# Any Smoke Pole Reports?



## fakebait (Jun 18, 2006)

Just wondering if the black powder group had a good first day. The weather had to great for this time of year. I know in the past it was generally very cold with snow.


----------



## shorebound (Apr 26, 2008)

They were moving this morning our group needed to shuffle around the ones who have gotten a buck just saw bucks the ones Looking for bucks just saw doe but movement was non existent after 9 nothin but a squirrel this afternoon fantastic weather though great day to be in the woods 
_OutdoorHub Mobile, the information engine of the outdoors._


----------



## jrbird (Jan 16, 2011)

I got a nice doe at 10:40 am.
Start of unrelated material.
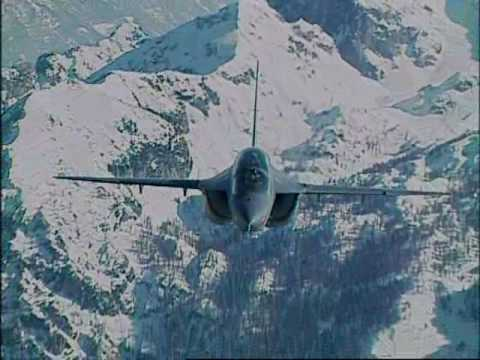 Alenia Aermacchi - M-346 Master Advanced Trainer/Light Attack Aircraft [480p]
She will eat good. Gonna try and get my boy's on some deer in the morning. good luck to anyone going in the morning.


----------



## Red1 (May 3, 2011)

Eight hours on stand zero deer seen. Five years ago that would have been unusual now much to common.


----------



## Mr. Catfish (Apr 10, 2004)

9 hours and nothing.


----------



## 11B in ohio (Jul 15, 2011)

Killed a button Buck (thought it was a Doe) around 8am, field dressed it, went to get the gator to haul it out, came back and a doe and another button buck standing 20 feet away from where my deer was laying. Went back around 2pm, walked 20 yards down my trail, saw another guy who hunts the land shoot and miss what i thought was a huge doe, and it didnt run, guy reloaded ( I had a shot but thought it would be rude to shoot it) second time after what seemed like 20 minutes he finally reloaded and took her down..when we walked up to it it also was a buck with no horns.. I didnt realize they had started losing their horns this soon, but this deer was way to big to be a button buck. Also I gotta find me one of those "repeating" muzzle loaders I heard being shot several times today.


----------



## wildman (Sep 3, 2008)

Missed my chance at a big one... I saw 24 deer 2 bucks and 22 does. The does were 200yds from me on the wrong side of the road, it was the side that I cant hunt. The buck's I wish I had seen them 5 seconds earlier.. They were 70ishyd's away, but moved to thick stuff. SUCKS

Yea, I heard one of those guns also...


----------



## ezbite (May 25, 2006)

I worked today, but I had 6 buddy's go out all around NE Ohio. From their reports.. One got a small doe, one saw 3 deer and 4 others saw nothing. Shooting was minimal except for the discharges in the parking lots about quitting time.


----------



## Bassnpro1 (Apr 6, 2004)

I shot an old mature buck that had shed it's antlers a few weeks ago. It had already healed up. Always nice to harvest a mature buck, first one I've tricked. Not having the antlers doesn't matter to me as much as knowing I outsmarted the old guy.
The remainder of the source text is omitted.